Provided information:
>>>>

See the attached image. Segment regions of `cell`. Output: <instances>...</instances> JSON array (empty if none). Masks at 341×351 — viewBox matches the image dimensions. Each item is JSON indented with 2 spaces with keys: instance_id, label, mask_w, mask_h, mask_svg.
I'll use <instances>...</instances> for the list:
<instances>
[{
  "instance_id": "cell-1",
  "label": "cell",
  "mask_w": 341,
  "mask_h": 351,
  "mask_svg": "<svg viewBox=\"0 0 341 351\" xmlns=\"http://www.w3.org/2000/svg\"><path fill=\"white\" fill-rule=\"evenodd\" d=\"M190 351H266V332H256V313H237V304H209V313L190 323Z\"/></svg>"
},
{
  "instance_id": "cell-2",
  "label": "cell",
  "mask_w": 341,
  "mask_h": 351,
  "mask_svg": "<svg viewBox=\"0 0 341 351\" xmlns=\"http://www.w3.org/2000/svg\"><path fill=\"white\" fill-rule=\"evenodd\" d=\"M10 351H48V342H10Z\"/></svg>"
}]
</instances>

<<<<

Stated goal: Reproduce every row above verbatim, character for character.

Correct response:
See the attached image. Segment regions of `cell`. Output: <instances>...</instances> JSON array (empty if none). Masks at 341×351 — viewBox matches the image dimensions. Each item is JSON indented with 2 spaces with keys: instance_id, label, mask_w, mask_h, mask_svg.
I'll use <instances>...</instances> for the list:
<instances>
[{
  "instance_id": "cell-1",
  "label": "cell",
  "mask_w": 341,
  "mask_h": 351,
  "mask_svg": "<svg viewBox=\"0 0 341 351\" xmlns=\"http://www.w3.org/2000/svg\"><path fill=\"white\" fill-rule=\"evenodd\" d=\"M190 351H266V332H256V313H237V304H209V313L190 323Z\"/></svg>"
},
{
  "instance_id": "cell-2",
  "label": "cell",
  "mask_w": 341,
  "mask_h": 351,
  "mask_svg": "<svg viewBox=\"0 0 341 351\" xmlns=\"http://www.w3.org/2000/svg\"><path fill=\"white\" fill-rule=\"evenodd\" d=\"M10 351H48V342H10Z\"/></svg>"
}]
</instances>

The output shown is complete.